I hope this facilitates the use of the tool and you have more fun (and learning!) with it. I plan to add those changes to the server in the coming weeks when I find some more time.
To run the program locally, you need to install the requirements and run the main python file:
pip install -r requirements.txt
python webApp.py
You'll also need ffmpeg, which you can download from here https://ffmpeg.org/download.html. On Windows, it may be needed to add the ffmpeg "bin" folder to your PATH environment variable. On Mac, you can also just run "brew install ffmpeg".
You should be able to run it locally without any major issues as long as you’re using a recent python 3.X version.
For the people who don’t feel comfortable running code or just want to have a quick way to use the tool, I hosted an online version of it at https://aipronunciationtr.com. It should work well in desktop-chrome, any other browser is not officially supported, although most of the functionality should work fine.
Please be aware that the usage is limited by day (I’m still not rich ;)). If, for some reason, you would like to avoid the daily usage limit, just enter in contact and we see what we can do.
Often, when we want to improve our pronunciation, it is very difficult to self-assess how good we’re speaking. Asking a native, or language instructor, to constantly correct us is either impractical, due to monetary constrains, or annoying due to simply being too boring for this other person. Additionally, they may often say “it sounds good” after your 10th try to not discourage you, even though you may still have some mistakes in your pronunciation.
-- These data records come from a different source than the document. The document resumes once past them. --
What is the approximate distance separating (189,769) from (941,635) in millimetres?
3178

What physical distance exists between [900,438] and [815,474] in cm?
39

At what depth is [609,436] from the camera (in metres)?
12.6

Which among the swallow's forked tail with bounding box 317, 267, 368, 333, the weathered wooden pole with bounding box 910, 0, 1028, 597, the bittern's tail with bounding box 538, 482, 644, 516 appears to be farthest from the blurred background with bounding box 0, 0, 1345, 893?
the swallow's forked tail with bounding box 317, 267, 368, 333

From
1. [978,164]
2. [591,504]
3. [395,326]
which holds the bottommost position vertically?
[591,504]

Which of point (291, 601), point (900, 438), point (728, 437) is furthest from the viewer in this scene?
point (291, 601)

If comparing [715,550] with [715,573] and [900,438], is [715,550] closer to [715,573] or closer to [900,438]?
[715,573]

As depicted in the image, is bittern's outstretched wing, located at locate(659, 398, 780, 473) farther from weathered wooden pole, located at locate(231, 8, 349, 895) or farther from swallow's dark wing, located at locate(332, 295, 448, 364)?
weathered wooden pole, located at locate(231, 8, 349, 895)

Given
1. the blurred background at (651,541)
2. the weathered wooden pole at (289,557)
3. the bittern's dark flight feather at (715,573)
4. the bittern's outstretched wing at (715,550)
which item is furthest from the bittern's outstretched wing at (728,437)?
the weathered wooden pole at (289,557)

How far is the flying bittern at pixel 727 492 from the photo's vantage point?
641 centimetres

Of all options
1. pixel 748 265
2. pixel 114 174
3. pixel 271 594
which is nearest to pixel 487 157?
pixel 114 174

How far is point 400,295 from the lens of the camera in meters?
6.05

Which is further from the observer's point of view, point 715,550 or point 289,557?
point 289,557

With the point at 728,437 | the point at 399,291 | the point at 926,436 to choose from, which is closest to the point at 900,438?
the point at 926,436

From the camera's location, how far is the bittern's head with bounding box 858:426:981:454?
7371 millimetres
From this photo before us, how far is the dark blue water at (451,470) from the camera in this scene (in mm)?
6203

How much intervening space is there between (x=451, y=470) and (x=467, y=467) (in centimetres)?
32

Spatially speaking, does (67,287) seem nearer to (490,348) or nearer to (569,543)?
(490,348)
The AI pronunciation trainer is a way to provide objective feedback on how well your pronunciation is in an automatic and scalable fashion, so the only limit to your improvement is your own dedication.
This project originated from a small program that I did to improve my own pronunciation. When I finished it, I believed it could be a useful tool also for other people trying to be better understood, so I decided to make a simple, more user-friendly version of it.
This is a simple project that I made in my free time with the goal to be useful to some people. It is not perfect, thus be aware that some small bugs may be present. In case you find something is not working, all feedback is welcome, and issues may be addressed depending on their severity.
There's definitely a code architecture that would allow this to be easier, but I have limited time and I think the current solution is doable with relative ease. What you need to do is:
As long as your language is supported by Whisper, you need only a database and small changes in key files:
- Add your language identifier to the "lambdaGetSample.py" file
- Add a .csv file with your text database in the "./databases" folder, following the naming convention
- Add a corresponding phonem model in the "RuleBasedModels.py", you likely need only to give the language code to Epitran and possibly correct some characters with a wrapper
- Add your trainer to "lambdaSpeechToScore.py" with the correct language code
If you language is not supported by Whisper, you need to have an Speech-To-Text model and add it to the "getASRModel" function in "models.py", and it needs to implement the "IASRModel" interface. Besides this, you need to do the same as above.
- In the "callback.js" function, add a case for your language
- In the "main.html", add your language in the "languageBox" with corresponding call to the javascript function.